Cherishing the cherry blossoms
If you’re wondering what time of year to visit Japan, why not let nature make the decision for you? Time your trip with the blooming of cherry blossoms and you’ll see the festive side of Japanese life as locals gather to celebrate this wondrous time of year.
The cherry blossom front (sakura-zensen) moves from south to north along with the warmer temperatures. The first blossoms appear on trees on the islands around Okinawa as early as mid-January, and the last in the cooler, northern parts of the country, such as Hokkaido, in early May.
The stunning blooms usually last no longer than a couple of weeks, their fleeting nature symbolising to the Japanese the impermanence of beauty. The Japanese concept of mono no aware is the wistful realisation that nothing lasts forever.
Still, while the blossoms are blooming, locals make the most of it with long picnics, or hanami under the trees day and night with plenty of food, beer and sake to stoke the festive spirit.
The hanami tradition started in the Nara period with feasts for royalty under the sakura trees in Kyoto’s Imperial Court. By the Edo period, common folk had also adopted the tradition, and now people from around the world come to Japan to join in the celebrations.
Along with the joyous parties under the trees are festivals with parades, performing arts, music and lanterns. Vendors sell special foods and handmade goods, and you can partake in tea ceremonies under cherry trees.
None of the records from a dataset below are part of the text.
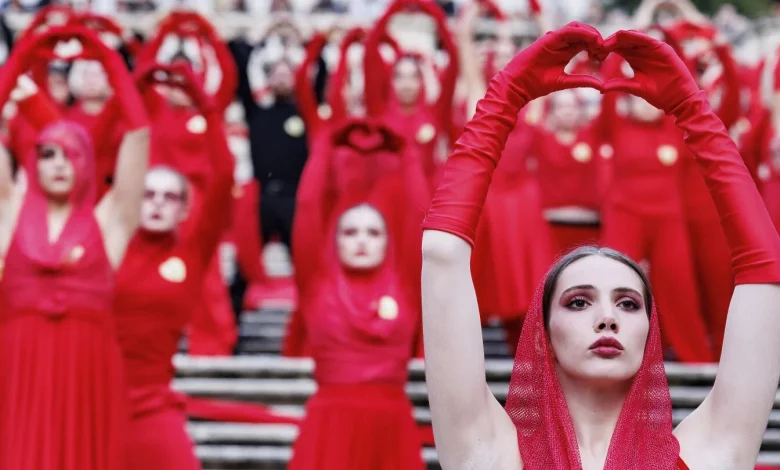 Italy now recognizes the crime of femicide and punishes it with life in prison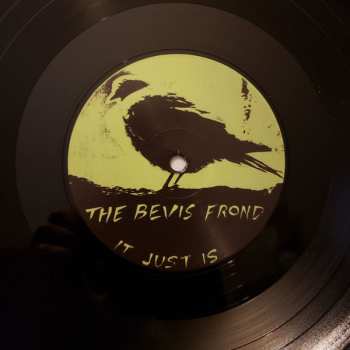 2LP The Bevis Frond: It Just Is 65029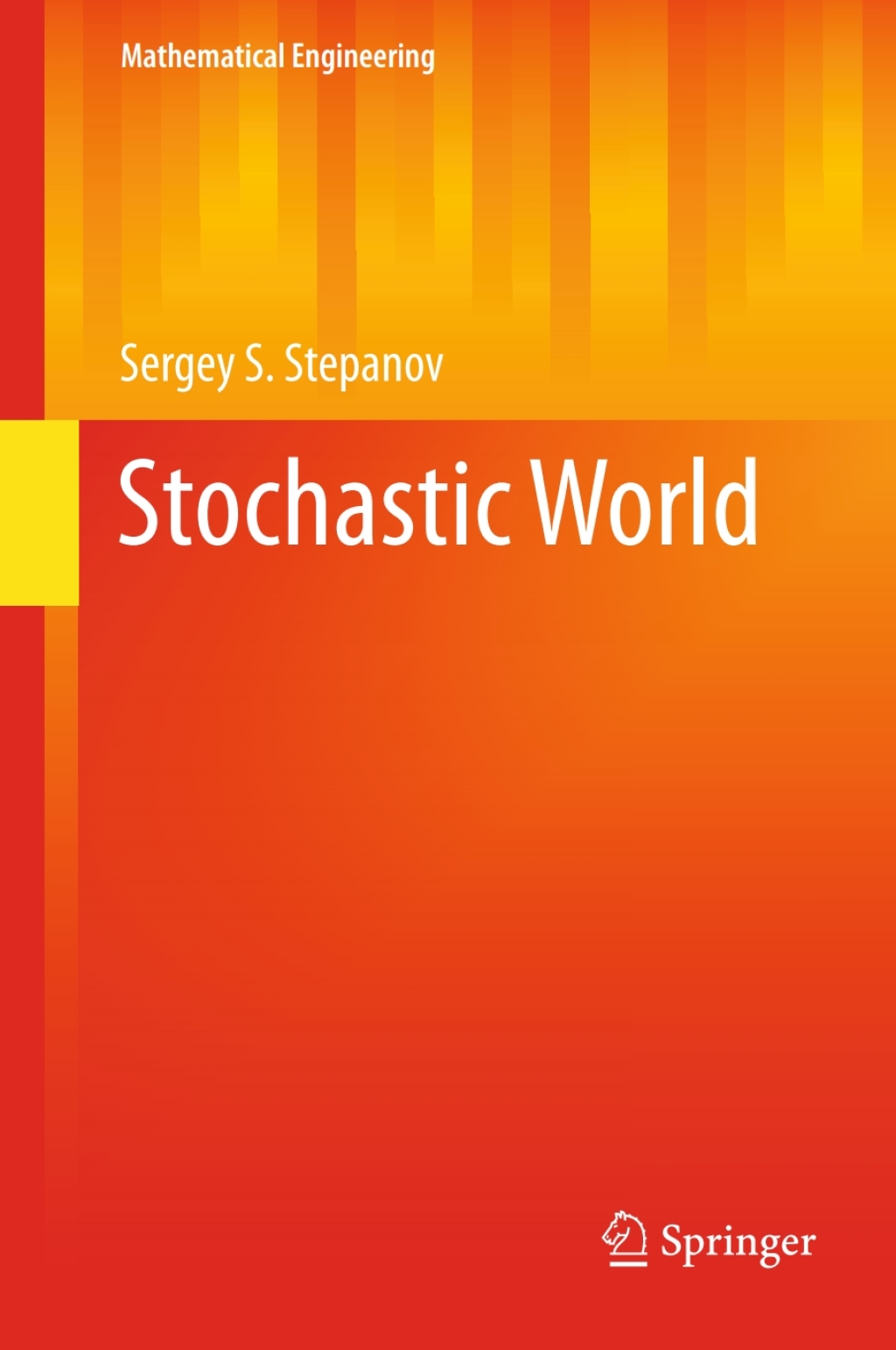 Stochastic World 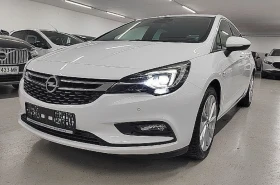 Opel Astra K 1.6CDTI 110Hp EURO6 Гаранция 1г., снимка 2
Cherry blossoms bloom throughout the country but there are a few cities and regions famous for their hanami festivals. In Tokyo, popular Ueno Park has 1000 flowering cherry trees that draw the crowds but if you’re looking for a destination a little less rowdy, head to Shinjuku-gyōen, one of Tokyo’s biggest parks. Maruyama Park, in Kyoto, is the place to be – a huge weeping cherry tree makes a special centrepiece, especially when lit up at night.